TEXTAUSZUG -
::::::::::
Das LSG wird auch über die Kosten des Revisionsverfahrens zu entscheiden haben.

Tenor

Auf die Revision der Beklagten wird das Urteil des Hessischen Landessozialgerichts vom 29. September 2010 aufgehoben und die Sache zur erneuten Verhandlung und Entscheidung an das Landessozialgericht zurückverwiesen.

Tatbestand

1

Die klagende Kassenärztliche Vereinigung (KÄV) und die beklagte Bundesrepublik Deutschland, vertreten durch das Bundesversicherungsamt (BVA), streiten um die Rechtmäßigkeit einer Aufsichtsverfügung, mit der das BVA einen durch Schiedsspruch festgesetzten Honorarvertrag als rechtswidrig beanstandet hat.
::::::::::
ARBEITSAUFTRAG A - Von wem wird die beklagte Bundesrepublik Deutschland laut Textauszug vertreten?
ARBEITSAUFTRAG B - Schreiben Sie die Stelle aus dem Textauszug wortgetreu ab, beginnend bei „Das LSG wird“ und endend bei „das Landessozialgericht zurückverwiesen.“.

Datensatzeinträge -
::::::::::
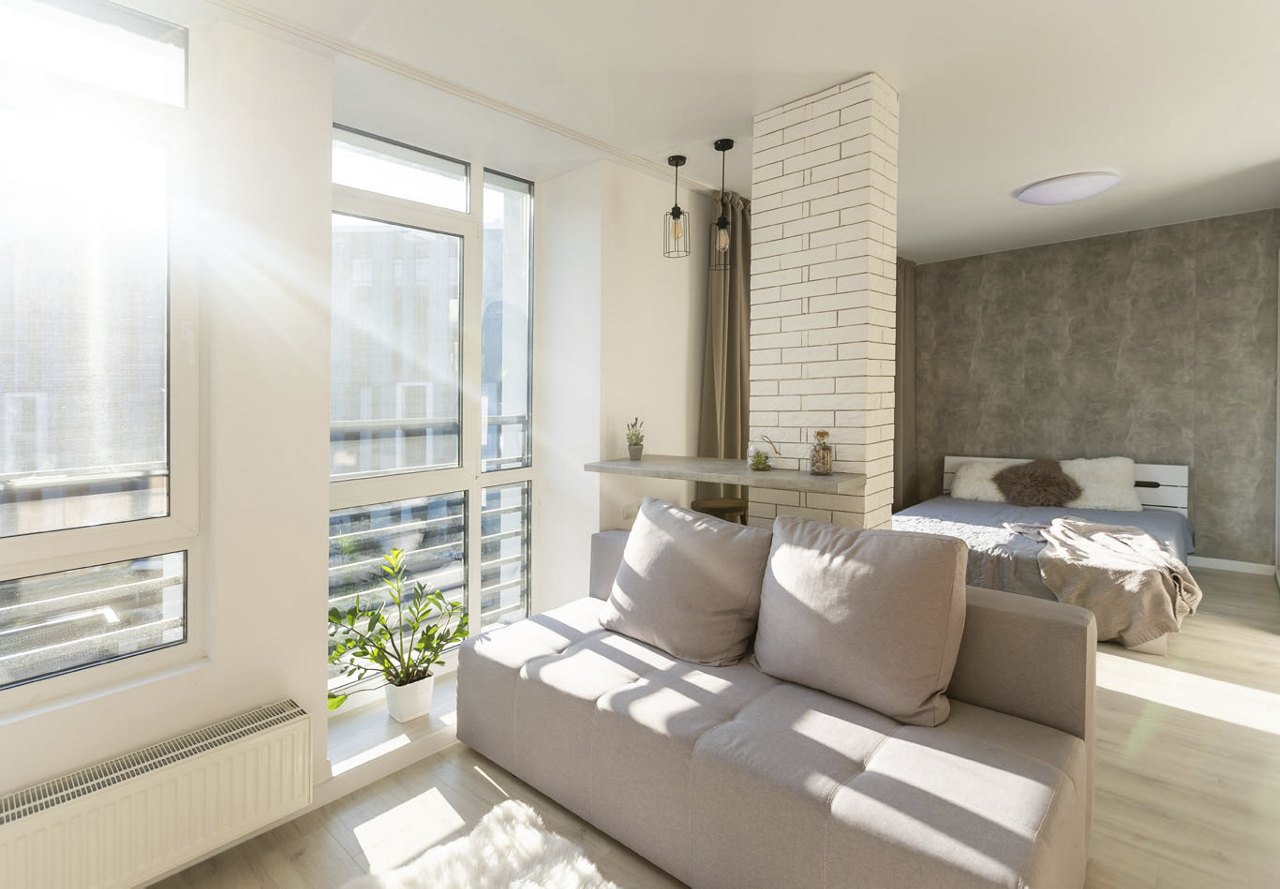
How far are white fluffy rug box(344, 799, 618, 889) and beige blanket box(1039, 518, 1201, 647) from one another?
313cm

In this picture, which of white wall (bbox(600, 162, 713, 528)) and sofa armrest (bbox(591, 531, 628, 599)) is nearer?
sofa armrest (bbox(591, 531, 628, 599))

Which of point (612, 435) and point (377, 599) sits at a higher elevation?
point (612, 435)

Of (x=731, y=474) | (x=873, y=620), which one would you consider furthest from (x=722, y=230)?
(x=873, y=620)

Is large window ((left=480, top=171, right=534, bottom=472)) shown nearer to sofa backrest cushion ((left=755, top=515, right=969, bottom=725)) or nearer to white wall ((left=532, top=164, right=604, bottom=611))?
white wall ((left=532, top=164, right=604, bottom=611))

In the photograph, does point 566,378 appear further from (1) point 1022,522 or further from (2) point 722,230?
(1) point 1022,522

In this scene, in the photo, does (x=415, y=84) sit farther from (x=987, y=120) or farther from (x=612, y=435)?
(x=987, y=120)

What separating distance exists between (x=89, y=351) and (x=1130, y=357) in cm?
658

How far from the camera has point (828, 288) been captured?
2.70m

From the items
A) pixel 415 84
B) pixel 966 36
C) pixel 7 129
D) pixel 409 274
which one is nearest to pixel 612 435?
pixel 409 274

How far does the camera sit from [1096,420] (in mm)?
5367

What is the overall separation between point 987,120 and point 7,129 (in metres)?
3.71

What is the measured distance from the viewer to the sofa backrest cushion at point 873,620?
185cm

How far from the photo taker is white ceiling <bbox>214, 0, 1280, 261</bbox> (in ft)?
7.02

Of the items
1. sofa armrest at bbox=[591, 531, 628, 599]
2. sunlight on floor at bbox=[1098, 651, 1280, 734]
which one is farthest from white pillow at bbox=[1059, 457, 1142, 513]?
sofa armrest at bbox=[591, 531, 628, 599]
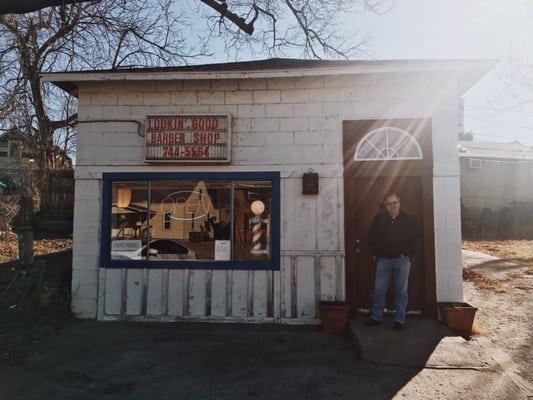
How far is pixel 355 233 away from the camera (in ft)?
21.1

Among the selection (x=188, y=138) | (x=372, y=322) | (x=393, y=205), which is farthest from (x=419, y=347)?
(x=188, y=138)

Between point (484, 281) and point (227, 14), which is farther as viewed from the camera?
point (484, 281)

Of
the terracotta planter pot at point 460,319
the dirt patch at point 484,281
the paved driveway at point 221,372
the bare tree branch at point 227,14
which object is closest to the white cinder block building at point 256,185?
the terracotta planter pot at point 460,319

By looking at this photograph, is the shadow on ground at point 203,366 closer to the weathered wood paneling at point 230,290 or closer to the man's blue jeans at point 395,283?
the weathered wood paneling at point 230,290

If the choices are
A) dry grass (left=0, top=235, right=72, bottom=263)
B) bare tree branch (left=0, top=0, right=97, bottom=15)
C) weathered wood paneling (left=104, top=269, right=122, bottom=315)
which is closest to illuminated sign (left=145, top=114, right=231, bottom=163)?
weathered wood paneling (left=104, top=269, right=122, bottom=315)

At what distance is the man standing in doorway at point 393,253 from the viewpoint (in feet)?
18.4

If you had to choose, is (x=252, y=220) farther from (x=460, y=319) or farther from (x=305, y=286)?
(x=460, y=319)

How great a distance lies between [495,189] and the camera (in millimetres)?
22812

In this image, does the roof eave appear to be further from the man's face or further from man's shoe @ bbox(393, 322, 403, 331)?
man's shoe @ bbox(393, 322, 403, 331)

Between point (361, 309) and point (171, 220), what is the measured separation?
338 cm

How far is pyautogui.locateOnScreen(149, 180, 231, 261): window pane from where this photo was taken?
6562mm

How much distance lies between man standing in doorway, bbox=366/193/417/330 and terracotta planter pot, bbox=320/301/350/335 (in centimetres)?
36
::::::::::
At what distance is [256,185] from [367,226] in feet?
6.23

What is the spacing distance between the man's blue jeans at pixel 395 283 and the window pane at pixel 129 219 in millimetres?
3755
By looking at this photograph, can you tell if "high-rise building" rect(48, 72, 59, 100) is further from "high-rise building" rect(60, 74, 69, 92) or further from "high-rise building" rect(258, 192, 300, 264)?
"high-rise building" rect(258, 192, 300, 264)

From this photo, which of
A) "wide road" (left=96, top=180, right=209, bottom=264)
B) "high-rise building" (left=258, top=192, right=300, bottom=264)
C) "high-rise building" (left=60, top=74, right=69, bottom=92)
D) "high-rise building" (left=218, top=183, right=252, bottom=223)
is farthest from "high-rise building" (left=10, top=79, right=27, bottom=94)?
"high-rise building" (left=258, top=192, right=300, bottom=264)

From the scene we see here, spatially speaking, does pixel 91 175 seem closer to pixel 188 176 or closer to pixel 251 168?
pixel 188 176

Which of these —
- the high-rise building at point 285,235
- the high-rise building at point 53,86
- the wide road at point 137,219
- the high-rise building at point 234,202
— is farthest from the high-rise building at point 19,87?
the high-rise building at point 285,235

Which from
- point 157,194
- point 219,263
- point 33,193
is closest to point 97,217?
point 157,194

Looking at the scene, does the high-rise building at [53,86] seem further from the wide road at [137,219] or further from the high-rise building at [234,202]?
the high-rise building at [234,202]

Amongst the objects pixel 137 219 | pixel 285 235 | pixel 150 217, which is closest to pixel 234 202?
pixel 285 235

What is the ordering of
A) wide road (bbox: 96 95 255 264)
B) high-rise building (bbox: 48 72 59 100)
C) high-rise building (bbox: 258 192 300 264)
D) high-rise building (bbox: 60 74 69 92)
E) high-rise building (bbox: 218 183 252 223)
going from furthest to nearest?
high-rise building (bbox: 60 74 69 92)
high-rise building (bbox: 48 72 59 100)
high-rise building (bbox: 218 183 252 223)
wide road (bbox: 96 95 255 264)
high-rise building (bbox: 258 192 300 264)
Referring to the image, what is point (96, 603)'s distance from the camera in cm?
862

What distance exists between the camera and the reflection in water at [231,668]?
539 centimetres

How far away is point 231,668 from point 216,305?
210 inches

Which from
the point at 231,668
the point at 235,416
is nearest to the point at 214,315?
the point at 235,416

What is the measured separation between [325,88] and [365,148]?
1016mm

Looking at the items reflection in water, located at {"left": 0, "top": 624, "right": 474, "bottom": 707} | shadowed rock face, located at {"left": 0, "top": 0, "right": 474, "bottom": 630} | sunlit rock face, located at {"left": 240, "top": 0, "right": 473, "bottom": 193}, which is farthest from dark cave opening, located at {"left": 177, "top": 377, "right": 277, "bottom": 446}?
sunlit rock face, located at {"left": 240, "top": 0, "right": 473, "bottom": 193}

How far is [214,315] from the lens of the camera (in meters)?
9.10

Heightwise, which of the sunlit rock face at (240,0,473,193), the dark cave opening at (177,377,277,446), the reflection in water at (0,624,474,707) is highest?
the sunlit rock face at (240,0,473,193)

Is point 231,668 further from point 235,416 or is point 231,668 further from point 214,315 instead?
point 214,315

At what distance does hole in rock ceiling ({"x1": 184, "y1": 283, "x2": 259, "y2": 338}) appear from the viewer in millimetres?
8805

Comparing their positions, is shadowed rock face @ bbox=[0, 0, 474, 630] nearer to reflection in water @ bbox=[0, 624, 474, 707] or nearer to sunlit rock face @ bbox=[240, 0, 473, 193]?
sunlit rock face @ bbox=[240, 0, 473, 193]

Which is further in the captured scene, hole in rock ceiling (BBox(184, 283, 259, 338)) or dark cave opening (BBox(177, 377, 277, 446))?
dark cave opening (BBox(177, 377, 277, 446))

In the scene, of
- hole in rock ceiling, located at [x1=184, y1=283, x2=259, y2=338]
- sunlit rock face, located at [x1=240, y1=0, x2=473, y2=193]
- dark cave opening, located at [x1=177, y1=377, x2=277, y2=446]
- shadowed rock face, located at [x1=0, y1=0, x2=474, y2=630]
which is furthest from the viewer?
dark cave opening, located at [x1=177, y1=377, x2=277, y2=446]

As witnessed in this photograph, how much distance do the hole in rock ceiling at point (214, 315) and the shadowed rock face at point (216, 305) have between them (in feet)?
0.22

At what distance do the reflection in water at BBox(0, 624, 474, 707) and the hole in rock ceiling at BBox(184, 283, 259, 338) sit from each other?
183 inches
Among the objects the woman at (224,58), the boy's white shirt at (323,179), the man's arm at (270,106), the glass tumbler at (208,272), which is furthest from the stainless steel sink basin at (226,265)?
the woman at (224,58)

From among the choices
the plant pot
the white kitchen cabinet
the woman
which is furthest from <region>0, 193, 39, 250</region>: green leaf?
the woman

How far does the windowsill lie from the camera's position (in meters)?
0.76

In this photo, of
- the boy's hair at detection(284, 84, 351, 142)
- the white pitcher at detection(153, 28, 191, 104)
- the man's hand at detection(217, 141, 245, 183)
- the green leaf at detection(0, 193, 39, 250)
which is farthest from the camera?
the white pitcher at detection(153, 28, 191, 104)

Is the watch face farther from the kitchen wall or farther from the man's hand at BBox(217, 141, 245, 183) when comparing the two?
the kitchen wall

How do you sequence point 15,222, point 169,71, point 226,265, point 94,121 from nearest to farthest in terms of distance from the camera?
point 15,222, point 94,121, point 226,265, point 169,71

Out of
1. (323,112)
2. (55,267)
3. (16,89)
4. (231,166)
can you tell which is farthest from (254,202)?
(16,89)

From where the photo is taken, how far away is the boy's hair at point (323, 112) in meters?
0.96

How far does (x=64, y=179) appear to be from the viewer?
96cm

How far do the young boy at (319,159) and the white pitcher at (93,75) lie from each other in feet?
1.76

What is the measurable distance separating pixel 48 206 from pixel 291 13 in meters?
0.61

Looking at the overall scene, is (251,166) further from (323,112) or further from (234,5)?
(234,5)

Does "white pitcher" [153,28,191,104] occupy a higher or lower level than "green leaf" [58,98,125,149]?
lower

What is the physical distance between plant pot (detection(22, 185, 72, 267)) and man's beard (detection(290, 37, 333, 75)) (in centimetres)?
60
::::::::::
ERWARTETE AUSGABE A - Vom Bundesversicherungsamt (BVA).

ERWARTETE AUSGABE B -
Das LSG wird auch über die Kosten des Revisionsverfahrens zu entscheiden haben.

Tenor

Auf die Revision der Beklagten wird das Urteil des Hessischen Landessozialgerichts vom 29. September 2010 aufgehoben und die Sache zur erneuten Verhandlung und Entscheidung an das Landessozialgericht zurückverwiesen.